Reposting this review from last summer because Through the Door and the sequel Into the Fire are on sale for $1.99 (audiobooks are only $0.99 with purchase of the kindle book) as part of the Kindle Daily Deal for Feb 16th only. The third book in the series is available as a pre-order for only $4.99.
Book discovery is the biggest problems for authors in a world that has an over abundance of free or cheap ebooks. No reader has to ever pay for a book again if they choose. Every day there are literally hundreds of free books available through Amazon or other ebook providers. This is in addition to the thousands of public domain books and library books available.
This is why being chosen for Amazon’s Kindle Daily Deals is so important.
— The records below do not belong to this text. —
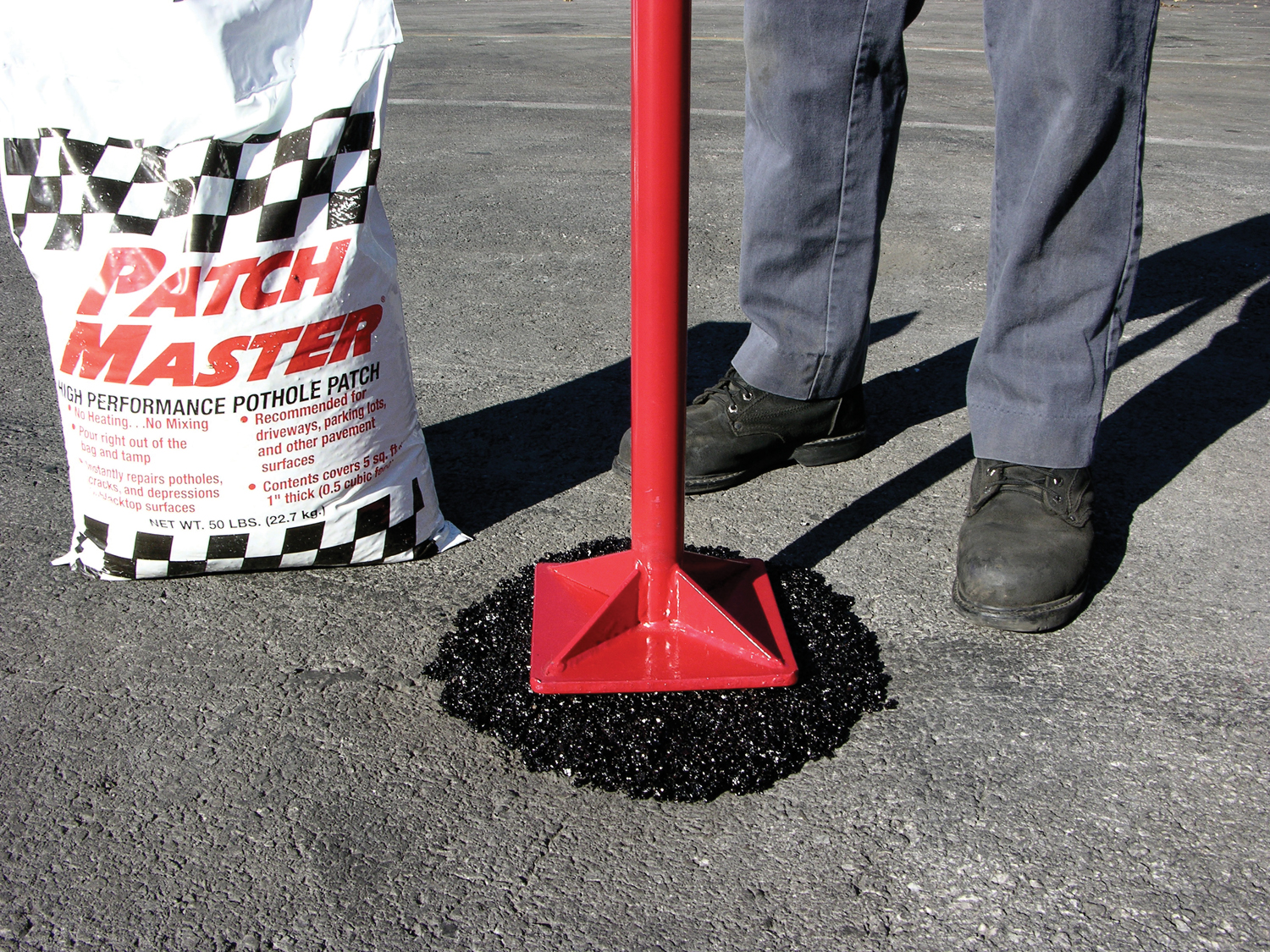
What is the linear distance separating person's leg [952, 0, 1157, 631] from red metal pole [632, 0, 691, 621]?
0.52 metres

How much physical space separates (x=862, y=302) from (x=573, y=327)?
3.20 feet

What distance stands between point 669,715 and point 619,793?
130 mm

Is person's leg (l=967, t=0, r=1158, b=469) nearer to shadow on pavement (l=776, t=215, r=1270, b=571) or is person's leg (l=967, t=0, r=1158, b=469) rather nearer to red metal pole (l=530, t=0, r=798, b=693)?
shadow on pavement (l=776, t=215, r=1270, b=571)

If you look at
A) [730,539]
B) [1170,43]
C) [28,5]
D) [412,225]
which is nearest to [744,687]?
[730,539]

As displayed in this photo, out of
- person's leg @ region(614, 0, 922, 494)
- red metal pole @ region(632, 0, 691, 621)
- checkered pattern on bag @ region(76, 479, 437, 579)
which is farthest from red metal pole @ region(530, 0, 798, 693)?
person's leg @ region(614, 0, 922, 494)

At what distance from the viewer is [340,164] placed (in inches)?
58.7

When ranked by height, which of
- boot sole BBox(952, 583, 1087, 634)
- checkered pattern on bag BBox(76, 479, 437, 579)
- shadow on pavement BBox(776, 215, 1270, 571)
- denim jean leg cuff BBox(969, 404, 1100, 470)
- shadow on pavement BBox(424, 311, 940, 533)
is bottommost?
shadow on pavement BBox(776, 215, 1270, 571)

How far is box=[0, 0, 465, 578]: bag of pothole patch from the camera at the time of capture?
1401 millimetres

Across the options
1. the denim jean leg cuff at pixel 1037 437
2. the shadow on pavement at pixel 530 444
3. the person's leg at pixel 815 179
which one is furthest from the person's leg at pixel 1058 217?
the shadow on pavement at pixel 530 444

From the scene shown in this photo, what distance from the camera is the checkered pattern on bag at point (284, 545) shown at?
1.60 metres

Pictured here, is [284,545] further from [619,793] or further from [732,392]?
[732,392]

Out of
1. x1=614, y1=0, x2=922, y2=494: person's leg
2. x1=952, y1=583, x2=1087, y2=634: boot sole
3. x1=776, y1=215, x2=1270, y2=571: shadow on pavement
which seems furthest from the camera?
x1=776, y1=215, x2=1270, y2=571: shadow on pavement

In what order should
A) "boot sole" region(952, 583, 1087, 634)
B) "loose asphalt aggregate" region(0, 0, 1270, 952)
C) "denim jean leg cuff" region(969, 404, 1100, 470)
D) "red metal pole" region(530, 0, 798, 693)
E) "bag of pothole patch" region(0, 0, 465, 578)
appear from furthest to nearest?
"denim jean leg cuff" region(969, 404, 1100, 470) < "boot sole" region(952, 583, 1087, 634) < "bag of pothole patch" region(0, 0, 465, 578) < "red metal pole" region(530, 0, 798, 693) < "loose asphalt aggregate" region(0, 0, 1270, 952)

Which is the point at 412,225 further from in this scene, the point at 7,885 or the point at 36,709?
the point at 7,885
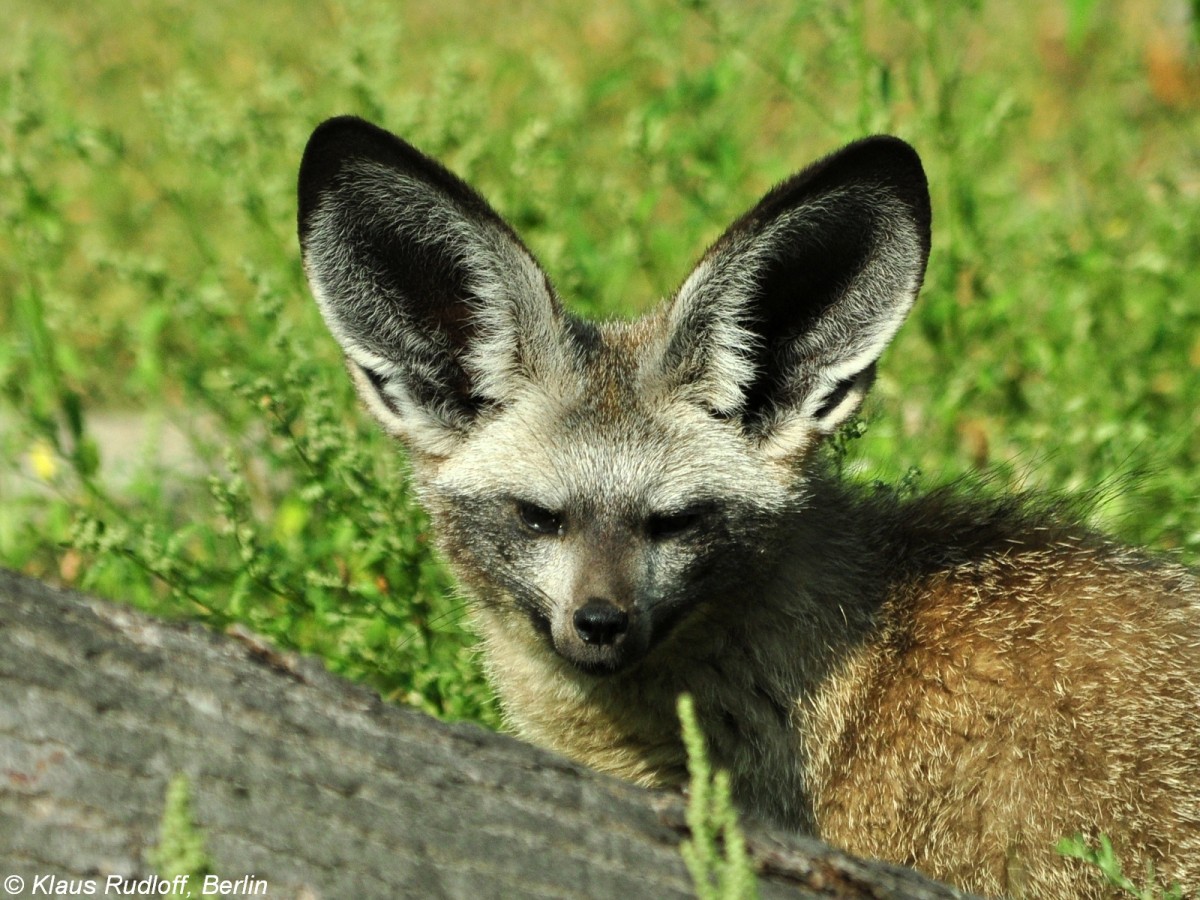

Almost every Kindle Daily Deal book breaks into the top 100 for at least the day of the deal and often for several days after.
I rarely buy books from the Kindle Daily Deals, not because they are not great deals but because I have have hundreds of books already purchased and unread already on my kindle.
But for some reason I picked up Through the Door when it was a Kindle Daily Deals and also picked up the accompanying audiobook (so kindle book and audiobook were $3.98 total).
Through the Door is another modern fantasy using the Irish fairy tales as the jumping off point. Neil Gaiman, Rick Riordan, Michael Scott, Orson Scott Card and many other authors have already used the ancient stories to mine ideas for new books. While the ideas are not completely original, the execution is pretty good.
Cedar McLeod is a single parent. Her boyfriend of two years disappeared without a word 7 years ago. Cedar was left pregnant (he did not know yet). She has worked hard to make a good life for herself and her daughter, Eden. Cedar’s overbearing mother is always around to help with Eden, but also is sure to include a generous helping of guilt.
When her friend offers to find her missing boyfriend (because of a concern for Eden) Cedar realizes that everything she thought she knew was false. There is a whole extended family that Cedar did not know about. And Cedar’s mother has known all along.
While the book is pretty good, Cedar is a bit hysterical at times and the book starts a little slow. If it were an independent author, I would probably rate it a bit higher. But it is a book from Amazon’s own science fiction/fantasy imprint 47North. So I think it should have had a bit more polish. It is good enough that I will probably pick up the second book that has a scheduled release date of December 2013.